Keith Haring’s childhood cartoon-inspired works are distinguishable for their thick black outlines filled with orange, green, red, yellow, blue. However, a new mural unveiled in Amsterdam is much more low key – so much that it remained hidden for 29 years.
The artist, who closely collaborated with Basquiat and Andy Warhol, originally traveled to Amsterdam in 1986 for a solo show at the Stedelijk Museum, alongside the creation of a boisterously colourful canvas inside the museum (which was recently restored and reinstalled). He also made a public work of art on the exterior wall of the building, the 40-foot-tall mural was completed in a day but was eventually hidden under cladding for decades.
Over the last couple of years graffiti artist Aileen Middel (a.k.a. Mick La Rock) pushed for the mural – his largest in Europe – to be revealed once again. Middel’s interest in Haring started in her childhood when she became interested in graffiti as it made its way to Europe from New York’s growing hip hop culture.
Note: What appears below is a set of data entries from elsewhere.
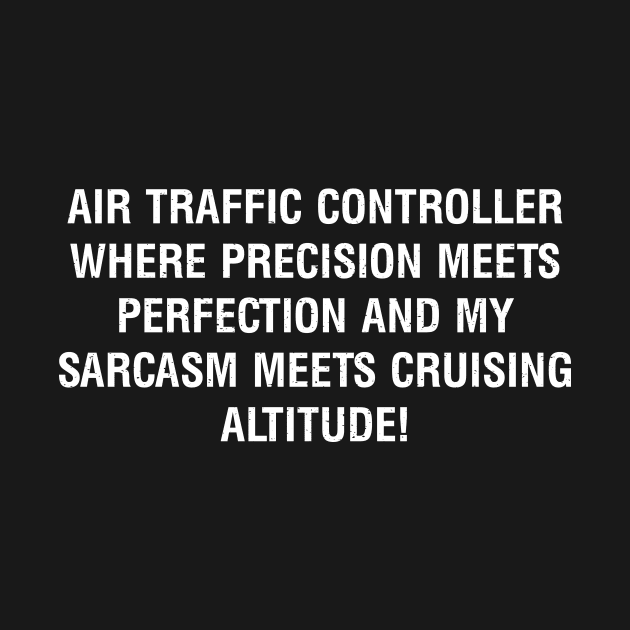 Air Traffic Controller Where precision meets perfection by trendynoize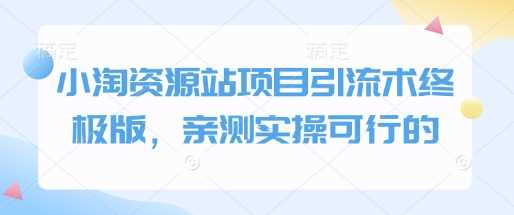 小淘资源站项目引流术实操指南-无双副业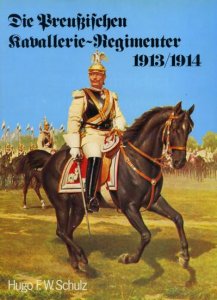 Die Preussischen Kavallerie-Regimenter 1913-1914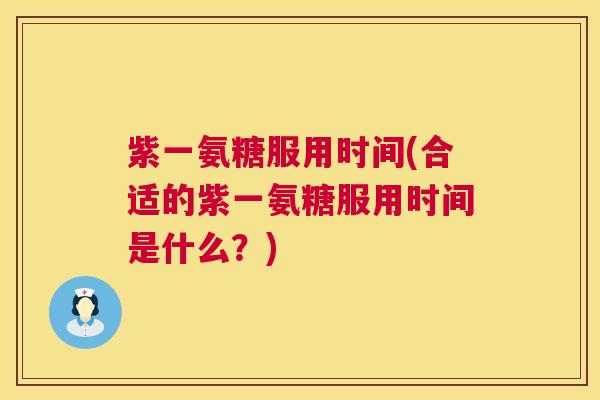 紫一氨糖服用时间(合适的紫一氨糖服用时间是什么?)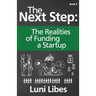 The Next Step: The Realities of Funding a Startup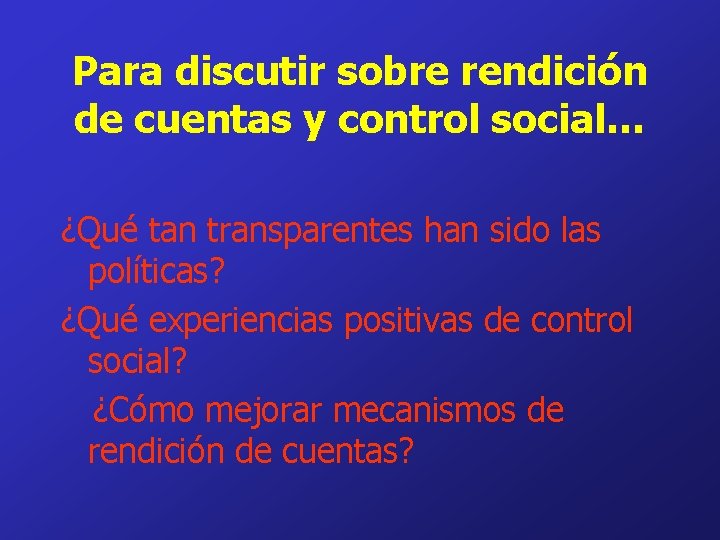 Para discutir sobre rendición de cuentas y control social… ¿Qué tan transparentes han sido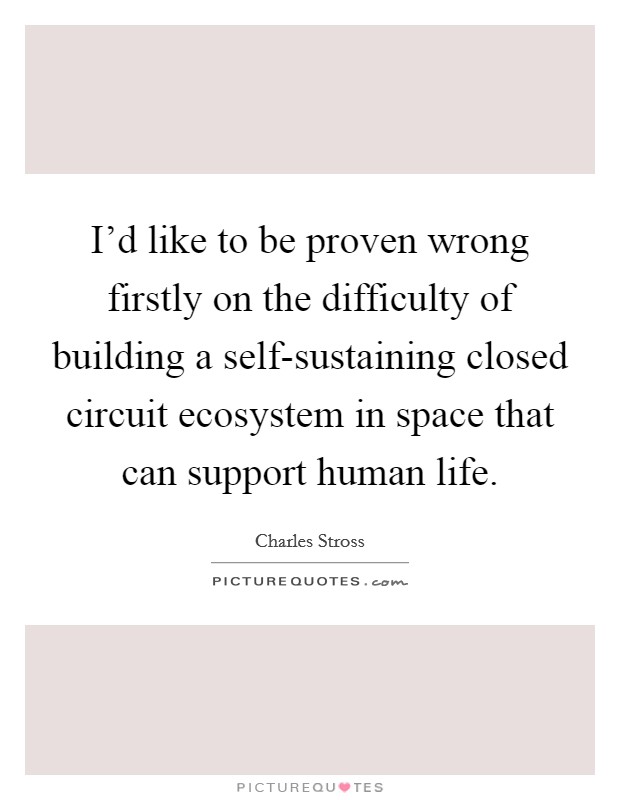 I'd like to be proven wrong firstly on the difficulty of building a self-sustaining closed circuit ecosystem in space that can support human life. Picture Quote #1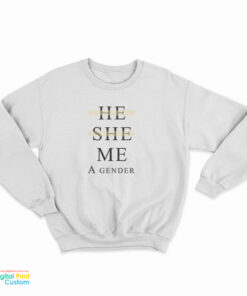 He She Me A Gender Sweatshirt
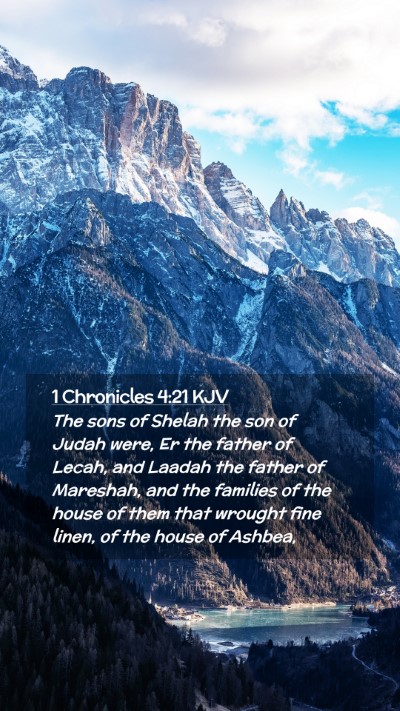 Picture 02 - 1 Chronicles 4:21 KJV Mobile Phone Wallpaper - The sons of Shelah the son of Judah were, Er the - Mobile Bible Verse Wallpaper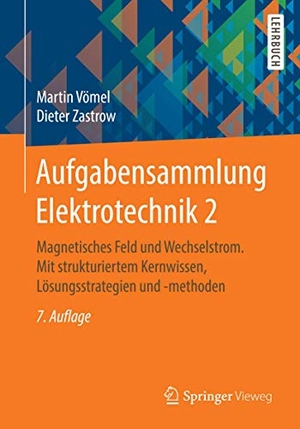Vömel, Martin / Dieter Zastrow. Aufgabensammlung Elektrotechnik 2 - Magnetisches Feld und Wechselstrom. Mit strukturiertem Kernwissen, Lösungsstrategien und -methoden. Springer Spektrum, 2016.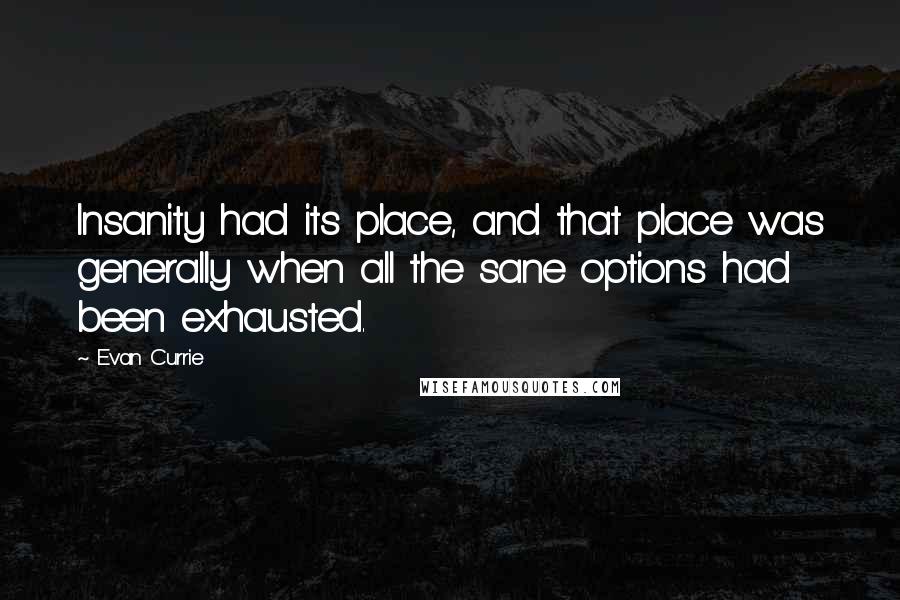 Evan Currie Quotes: Insanity had its place, and that place was generally when all the sane options had been exhausted.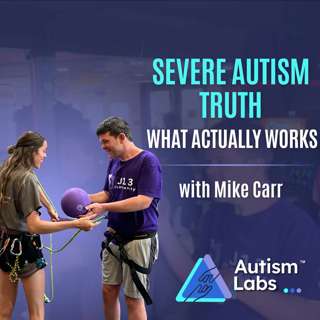 How to Help a Severely Autistic Child Thrive with Mike Carr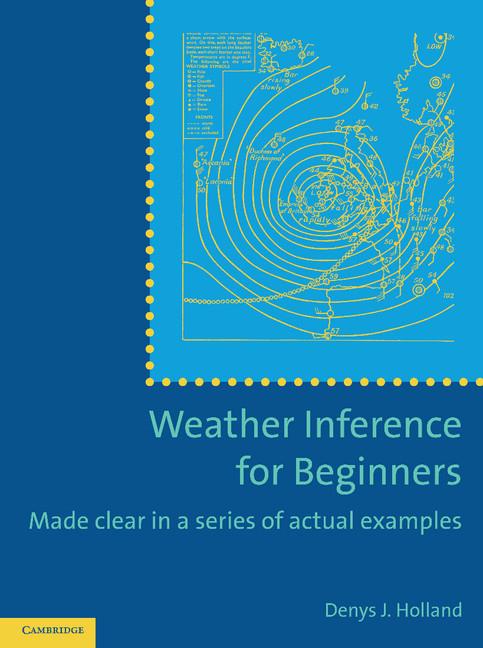 Cover: 9781107619494 | Weather Inference for Beginners | Denys J. Holland | Taschenbuch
“I had somehow forgotten about the mural until about four years ago a picture of it came across my eyes on internet and I wondered what had happened to it,” she told Dazed. She embarked upon a passion project to find and reveal the artwork, working in conjunction with the Stedelijk Museum’s library, the Keith Haring Foundation, the Municipality of Amsterdam, and the project developers of Marktkwartier West
“The mural was under cladding for years and it was a very large undertaking requiring a great deal of lobbying and red tape from many people to get the cladding to come off so that the very beginning phase of understanding what conservation work might be best appropriate considering its current conditions could get started,” a spokesperson for the Haring Foundation said.
Will Shank and Antonio Rava who have previous restored large-scale Haring murals in Paris and Pisa will team up to restore the Amsterdam piece.
Middel also revealed how elated she is that the giant work of art is now available to be seen by the public. “You cannot imagine the feeling of seeing the piece uncovered,” she exclaimed. “To see the cladding come off slowly piece by piece was like a present that slowly gets unwrapped: watching the first white/yellowish lines of the painting peeping through… it was an incredible thrill; goose bumps and smiles. And now the whole wall has been uncovered, the impact of the mural is almost surreal. I am a happy person.”
It is yet another recent discovery of the artist’s work. Although he died in the 90s. New urban artwork of his was recently revealed in New York. Two panels from the epic 255 feet installation that once lined a storefront in Chinatown were rescued and exhibited in April.